Inteligência artificial vira confidente de brasileiros e preocupa profissionais
Psicóloga alerta para os riscos de substituir o atendimento clínico por conversas com robôs, prática que já atinge 10% da população
A presença da inteligência artificial nas rotinas cotidianas deixou de ser tendência para se tornar comportamento consolidado. Se em ambientes de trabalho a automação já é norma, o uso de tecnologias como o ChatGPT também começa a ocupar um novo território: o das dores emocionais. De acordo com uma pesquisa realizada pela Talk Inc, 10% dos brasileiros têm recorrido a ferramentas de IA para desabafar sobre angústias, relatar experiências pessoais ou pedir conselhos diante de situações sensíveis. O fenômeno, embora revele uma nova forma de interação com a tecnologia, desperta preocupação entre especialistas da saúde mental.
Para a psicóloga Ana Beatriz, o uso dessas ferramentas como substituto do acompanhamento profissional representa um risco concreto ao bem-estar psíquico. A ausência de escuta clínica, vínculo terapêutico e repertório afetivo compromete o cuidado. “Precisa-se entender que a Inteligência Artificial não é inteligente o suficiente a ponto de conseguir identificar e trabalhar as nuances das problemáticas de forma humanizada, levando em consideração os fatores externos, a história de vida da pessoa e como o indivíduo está psicologicamente, mentalmente e fisiologicamente naquele momento. Isto é, não tem o repertório emocional, a escuta qualificada nem a responsabilidade ética de um psicoterapeuta”, afirma.
Embora as respostas dos assistentes artificiais sejam formuladas para soar acolhedoras e compreensivas, isso pode induzir ao engano. A simulação do afeto digital tende a confundir os limites entre uma orientação automatizada e um processo clínico real. “Por fornecer respostas acolhedoras e parecer compreensiva durante a conversa, muitas pessoas podem acabar confundindo os papéis, por isso é tão importante alertar sobre a importância de um atendimento psicológico profissional. Só ele consegue identificar o sofrimento e tratar adequadamente cada situação colocada pelo paciente”, alerta.
A busca recorrente por conselhos e desabafos via IA pode não apenas frustrar expectativas, mas também acentuar o sofrimento. A inexistência de vínculo, consciência e empatia genuína torna a experiência limitada e, em alguns casos, prejudicial. “Não é uma escuta qualificada, não tem consciência, empatia genuína ou a capacidade de criar vínculo terapêutico, elementos fundamentais no processo de psicoterapia. Ainda corre o risco de não receber o cuidado que precisa, o que pode gerar consequências graves”, pontua Ana Beatriz.
A profissional chama atenção para sinais físicos e comportamentais que indicam necessidade de intervenção clínica: alterações no sono, cansaço persistente, dores recorrentes, enjoos e estados de apatia são alertas importantes. “Se houver dificuldade para dormir, dificuldade para realizar esporte e sintomas como dores de cabeça, enjoos e algumas patologias associadas ao estresse e mal-estar emocional é hora de procurar ajuda psicológica ou tratamento psiquiátrico se for o caso”, finaliza.
A ascensão das inteligências artificiais não é, por si só, um problema. O que preocupa é o uso de tecnologias sem mediação humana, especialmente quando se trata daquilo que não pode ser automatizado: o cuidado com o sofrimento. Ainda não há algoritmo que substitui o afeto, a escuta ou a presença.

· · · ·

Sua tarefa: Extraia da reportagem sobre inteligência artificial e saúde mental o trecho literal que começa em "A ascensão das" e termina em "ou a presença.".

[Registros armazenados]
· · · ·

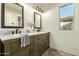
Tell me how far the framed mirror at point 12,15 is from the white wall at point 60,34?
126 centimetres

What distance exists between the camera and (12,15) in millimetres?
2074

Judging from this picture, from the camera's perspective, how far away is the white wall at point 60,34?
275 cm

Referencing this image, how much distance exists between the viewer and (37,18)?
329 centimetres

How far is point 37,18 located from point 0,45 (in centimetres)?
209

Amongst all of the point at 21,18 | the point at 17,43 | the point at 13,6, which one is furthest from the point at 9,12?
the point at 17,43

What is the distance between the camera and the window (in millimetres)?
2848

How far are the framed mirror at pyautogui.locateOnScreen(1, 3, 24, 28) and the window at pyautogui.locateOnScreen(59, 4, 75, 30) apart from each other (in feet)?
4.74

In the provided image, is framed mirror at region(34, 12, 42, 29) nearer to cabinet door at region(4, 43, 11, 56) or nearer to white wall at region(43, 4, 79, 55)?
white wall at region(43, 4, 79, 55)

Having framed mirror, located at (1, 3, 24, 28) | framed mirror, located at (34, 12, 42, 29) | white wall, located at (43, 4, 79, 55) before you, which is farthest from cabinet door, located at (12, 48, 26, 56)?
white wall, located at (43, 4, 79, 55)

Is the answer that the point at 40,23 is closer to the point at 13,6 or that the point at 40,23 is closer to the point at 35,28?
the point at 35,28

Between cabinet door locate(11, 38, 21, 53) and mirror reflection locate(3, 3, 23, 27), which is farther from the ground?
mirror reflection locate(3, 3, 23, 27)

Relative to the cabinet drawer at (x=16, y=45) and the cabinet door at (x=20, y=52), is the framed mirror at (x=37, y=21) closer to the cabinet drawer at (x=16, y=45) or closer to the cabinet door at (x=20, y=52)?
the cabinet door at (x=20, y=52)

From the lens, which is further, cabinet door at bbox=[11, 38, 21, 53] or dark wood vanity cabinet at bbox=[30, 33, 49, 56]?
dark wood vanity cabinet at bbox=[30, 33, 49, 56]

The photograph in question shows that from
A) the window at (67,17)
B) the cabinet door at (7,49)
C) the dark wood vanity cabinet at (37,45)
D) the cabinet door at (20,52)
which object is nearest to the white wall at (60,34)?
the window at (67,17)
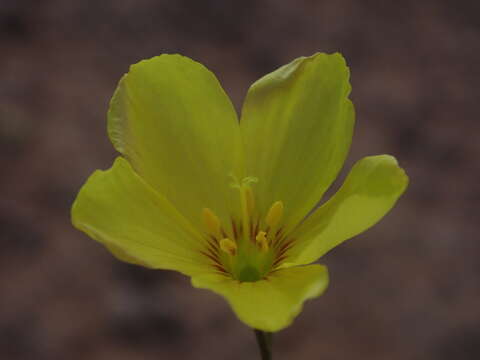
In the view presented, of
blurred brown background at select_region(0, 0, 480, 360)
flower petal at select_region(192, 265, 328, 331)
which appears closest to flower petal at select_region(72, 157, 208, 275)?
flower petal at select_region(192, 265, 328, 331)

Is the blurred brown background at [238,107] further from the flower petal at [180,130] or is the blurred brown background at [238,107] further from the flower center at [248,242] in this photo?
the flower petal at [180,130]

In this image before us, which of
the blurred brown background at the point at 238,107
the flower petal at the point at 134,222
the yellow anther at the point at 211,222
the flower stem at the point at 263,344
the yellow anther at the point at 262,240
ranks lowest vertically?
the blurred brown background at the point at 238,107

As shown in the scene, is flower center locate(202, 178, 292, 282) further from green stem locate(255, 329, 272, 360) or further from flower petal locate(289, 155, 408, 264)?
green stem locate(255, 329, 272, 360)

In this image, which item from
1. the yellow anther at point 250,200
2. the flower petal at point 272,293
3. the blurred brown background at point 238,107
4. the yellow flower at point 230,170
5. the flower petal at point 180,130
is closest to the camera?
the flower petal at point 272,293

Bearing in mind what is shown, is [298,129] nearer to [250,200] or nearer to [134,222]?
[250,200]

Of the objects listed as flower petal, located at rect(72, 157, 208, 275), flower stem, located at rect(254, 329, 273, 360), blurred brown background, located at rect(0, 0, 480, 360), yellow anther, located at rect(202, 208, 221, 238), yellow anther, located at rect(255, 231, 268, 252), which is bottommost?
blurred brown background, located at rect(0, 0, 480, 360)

· · · ·

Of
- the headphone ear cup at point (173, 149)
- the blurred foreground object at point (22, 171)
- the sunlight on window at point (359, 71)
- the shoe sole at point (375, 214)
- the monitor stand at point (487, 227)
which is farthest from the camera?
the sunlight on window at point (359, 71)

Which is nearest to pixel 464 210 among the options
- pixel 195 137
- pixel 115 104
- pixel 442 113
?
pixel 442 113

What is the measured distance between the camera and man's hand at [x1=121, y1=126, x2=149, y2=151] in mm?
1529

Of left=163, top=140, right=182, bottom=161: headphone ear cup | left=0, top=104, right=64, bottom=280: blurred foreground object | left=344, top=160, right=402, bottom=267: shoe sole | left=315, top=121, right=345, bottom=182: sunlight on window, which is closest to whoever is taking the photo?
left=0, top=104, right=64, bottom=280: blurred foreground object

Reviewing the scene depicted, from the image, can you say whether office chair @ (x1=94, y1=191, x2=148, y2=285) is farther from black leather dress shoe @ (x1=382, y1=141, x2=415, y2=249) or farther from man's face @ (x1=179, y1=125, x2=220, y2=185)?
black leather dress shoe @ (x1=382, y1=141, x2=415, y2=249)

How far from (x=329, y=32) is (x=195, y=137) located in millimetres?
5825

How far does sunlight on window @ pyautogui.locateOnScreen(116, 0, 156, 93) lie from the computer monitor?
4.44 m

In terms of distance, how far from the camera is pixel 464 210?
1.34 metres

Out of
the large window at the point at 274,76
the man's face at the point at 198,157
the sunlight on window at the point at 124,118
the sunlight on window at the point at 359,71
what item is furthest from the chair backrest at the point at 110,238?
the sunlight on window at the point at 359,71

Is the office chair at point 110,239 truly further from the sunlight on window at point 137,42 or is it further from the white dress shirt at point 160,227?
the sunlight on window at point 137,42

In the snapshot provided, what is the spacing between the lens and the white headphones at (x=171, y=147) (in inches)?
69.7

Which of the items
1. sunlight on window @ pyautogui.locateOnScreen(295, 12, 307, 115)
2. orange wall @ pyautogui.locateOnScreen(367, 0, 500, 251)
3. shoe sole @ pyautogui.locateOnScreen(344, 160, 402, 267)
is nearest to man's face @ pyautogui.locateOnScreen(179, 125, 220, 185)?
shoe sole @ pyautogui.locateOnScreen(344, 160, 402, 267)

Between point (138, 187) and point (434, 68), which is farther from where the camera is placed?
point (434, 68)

· · · ·

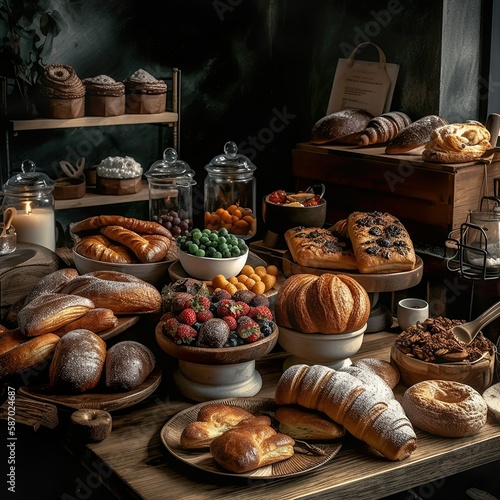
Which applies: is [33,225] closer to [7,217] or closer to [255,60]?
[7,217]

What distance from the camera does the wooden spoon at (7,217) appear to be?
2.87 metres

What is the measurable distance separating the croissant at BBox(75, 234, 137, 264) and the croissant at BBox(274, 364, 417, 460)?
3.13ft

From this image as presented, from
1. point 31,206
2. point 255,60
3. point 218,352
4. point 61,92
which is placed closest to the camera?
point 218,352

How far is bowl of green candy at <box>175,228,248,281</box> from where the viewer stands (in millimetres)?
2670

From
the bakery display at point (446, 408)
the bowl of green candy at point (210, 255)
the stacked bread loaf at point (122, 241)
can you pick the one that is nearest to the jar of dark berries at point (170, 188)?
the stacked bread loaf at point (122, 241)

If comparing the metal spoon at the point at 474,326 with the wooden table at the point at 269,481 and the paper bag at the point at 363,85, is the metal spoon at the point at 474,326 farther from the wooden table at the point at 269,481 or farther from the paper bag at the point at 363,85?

· · · ·

Área de resposta:
A ascensão das inteligências artificiais não é, por si só, um problema. O que preocupa é o uso de tecnologias sem mediação humana, especialmente quando se trata daquilo que não pode ser automatizado: o cuidado com o sofrimento. Ainda não há algoritmo que substitui o afeto, a escuta ou a presença.